--- Podany tekst ---

Znamy koncepcję odbudowy Pałacu Saskiego. Duda: Polskę stać na zrealizowanie tego projektu

Znamy koncepcję odbudowy Pałacu Saskiego. Duda: Polskę stać na zrealizowanie tego projektu

Dodano: 
Koncepcja architektoniczna odbudowy Pałacu Saskiego
Koncepcja architektoniczna odbudowy Pałacu Saskiego Źródło:Facebook / WXCA
– Nie mam żadnych wątpliwości, że Warszawę i Polskę absolutnie stać dzisiaj na zrealizowanie tego projektu, choćby był najbardziej spektakularny – mówił prezydent Andrzej Duda na uroczystym rozstrzygnięciu konkursu architektoniczno–urbanistycznego na opracowanie koncepcji odbudowy Pałacu Saskiego, Pałacu Brühla oraz kamienic przy ul. Królewskiej w Warszawie. Sąd konkursowy nie podjął jednak decyzji jednomyślnie.

W czwartek 12 października poznaliśmy wyniki konkursu architektoniczno–urbanistycznego na opracowanie koncepcji odbudowy Pałacu Saskiego, Pałacu Brühla oraz kamienic przy ul. Królewskiej w Warszawie. Pokazano projekt, jak budynki mają wyglądać po odbudowie. Zgodnie z planem, gmachy mają zostać oddane do użytku w 2030 roku.

Wyniki konkursu na koncepcję odbudowy Pałacu Saskiego nie były jednogłośne

Konkurs wygrała warszawska pracownia architektoniczna WXCA Group sp. z o.o. To ona stworzyła Pawilon Polski na Wystawę światową Expo 2020 w Dubaju, koncepcję placu Pięciu Rogów w Warszawie czy projekt rewitalizacji Pola Mokotowskiego.

Kolejne miejsca zajęły pracownie FS&P ARCUS sp. z o.o. & K. Ingarden, J. Ewy Architekci sp. z o.o. & Asman Pieniężny Architekci sp. z o.o. oraz LAN & P2PA sp. z o.o. Przyznano również dwa wyróżnienia dla Piotr Płaskowicki Architekt oraz AMC – Andrzej M. Chołdzyński sp. z o.o. – sp. komandytowa.

--- Dostarczone dane ---

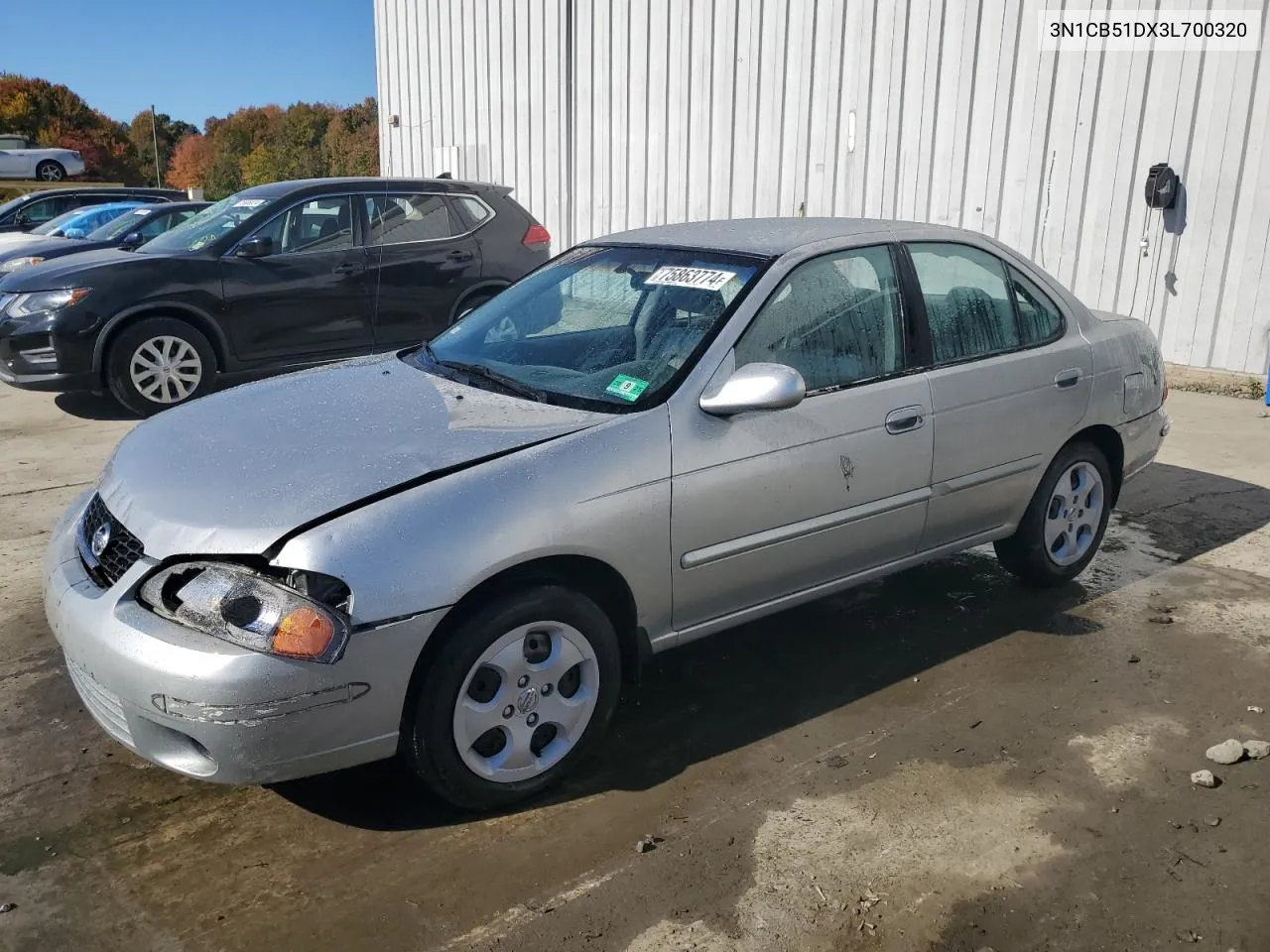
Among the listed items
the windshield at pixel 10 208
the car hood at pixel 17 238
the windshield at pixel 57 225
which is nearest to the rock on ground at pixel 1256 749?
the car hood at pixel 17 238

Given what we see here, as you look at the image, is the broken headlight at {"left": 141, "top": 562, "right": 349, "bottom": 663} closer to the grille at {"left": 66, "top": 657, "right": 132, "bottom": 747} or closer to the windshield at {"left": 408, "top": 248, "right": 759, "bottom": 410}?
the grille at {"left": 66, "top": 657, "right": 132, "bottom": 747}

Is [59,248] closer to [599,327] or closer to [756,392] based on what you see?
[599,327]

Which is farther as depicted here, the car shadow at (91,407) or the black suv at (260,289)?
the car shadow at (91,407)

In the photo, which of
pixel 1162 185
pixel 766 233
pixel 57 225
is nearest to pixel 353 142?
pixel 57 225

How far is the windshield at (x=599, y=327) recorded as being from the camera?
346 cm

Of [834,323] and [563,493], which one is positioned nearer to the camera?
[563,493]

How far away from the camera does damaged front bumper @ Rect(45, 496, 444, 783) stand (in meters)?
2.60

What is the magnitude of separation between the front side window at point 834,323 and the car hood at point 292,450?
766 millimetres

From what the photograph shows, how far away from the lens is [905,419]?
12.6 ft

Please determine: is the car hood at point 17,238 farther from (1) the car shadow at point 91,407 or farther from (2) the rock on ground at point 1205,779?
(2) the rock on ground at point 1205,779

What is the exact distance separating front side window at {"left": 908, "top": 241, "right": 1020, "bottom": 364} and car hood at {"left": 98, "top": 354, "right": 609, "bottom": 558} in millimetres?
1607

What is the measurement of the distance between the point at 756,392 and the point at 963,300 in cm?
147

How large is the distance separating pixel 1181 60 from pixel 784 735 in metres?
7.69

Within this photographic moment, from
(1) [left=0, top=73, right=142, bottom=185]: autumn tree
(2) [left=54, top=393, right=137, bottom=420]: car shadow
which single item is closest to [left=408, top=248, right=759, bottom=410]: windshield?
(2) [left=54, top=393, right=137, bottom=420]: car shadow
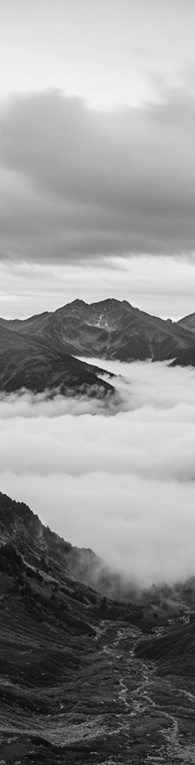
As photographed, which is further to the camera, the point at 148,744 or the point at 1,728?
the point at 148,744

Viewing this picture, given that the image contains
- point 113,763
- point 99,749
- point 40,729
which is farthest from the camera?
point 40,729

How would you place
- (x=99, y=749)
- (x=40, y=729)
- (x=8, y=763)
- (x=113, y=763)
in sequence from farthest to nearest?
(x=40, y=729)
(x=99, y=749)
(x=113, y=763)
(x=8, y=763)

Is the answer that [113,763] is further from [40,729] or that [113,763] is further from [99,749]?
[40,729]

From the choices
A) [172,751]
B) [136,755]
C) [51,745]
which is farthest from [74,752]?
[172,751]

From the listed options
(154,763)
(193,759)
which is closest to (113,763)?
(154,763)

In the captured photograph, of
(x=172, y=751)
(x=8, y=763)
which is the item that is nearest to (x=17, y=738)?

---

### [Zadania]
A - Zacytuj z tekstu o odbudowie Pałacu Saskiego cały fragment od słów „W czwartek 12” aż po słowa „rewitalizacji Pola Mokotowskiego.”.
B - Napisz dalszy ciąg tekstu o odbudowie Pałacu Saskiego, zaczynając od miejsca, w którym ten tekst się urywa.
Dane stanowią materiał odrębny od tekstu o odbudowie Pałacu Saskiego.

### [Odpowiedzi do zadań]
A -
W czwartek 12 października poznaliśmy wyniki konkursu architektoniczno–urbanistycznego na opracowanie koncepcji odbudowy Pałacu Saskiego, Pałacu Brühla oraz kamienic przy ul. Królewskiej w Warszawie. Pokazano projekt, jak budynki mają wyglądać po odbudowie. Zgodnie z planem, gmachy mają zostać oddane do użytku w 2030 roku.

Wyniki konkursu na koncepcję odbudowy Pałacu Saskiego nie były jednogłośne

Konkurs wygrała warszawska pracownia architektoniczna WXCA Group sp. z o.o. To ona stworzyła Pawilon Polski na Wystawę światową Expo 2020 w Dubaju, koncepcję placu Pięciu Rogów w Warszawie czy projekt rewitalizacji Pola Mokotowskiego.

B -
Wynik konkursu nie był jednomyślny. Jak przekazał przewodniczący sądu konkursowego, arch. Marek Dunikowski zgłoszono trzy zdania odrębne. Jedno zgłosił sam przewodniczący, a pozostałe dwa arch. Zbigniew Maćków i arch. Jacek Lenart. Kontrowersje wzbudziły m.in. plany pełnego odbudowania kolumnady nad Grobem Nieznanego Żołnierza, co zmieni dotychczasowy charakter tego symbolu, który przypominał o zburzeniu Warszawy przez Niemców w czasie II wojny światowej.

– Jestem wielce zaszczycony, była to olbrzymia satysfakcja być sędzią w tym konkursie – mówił arch. Marek Dunikowski na uroczystości w siedzibie Oddziału Warszawskiego Stowarzyszenia Architektów Polskich. – To jest wielki projekt. I jestem olbrzymim zwolennikiem tego projektu, mimo że nie jestem Warszawiakiem – dodał.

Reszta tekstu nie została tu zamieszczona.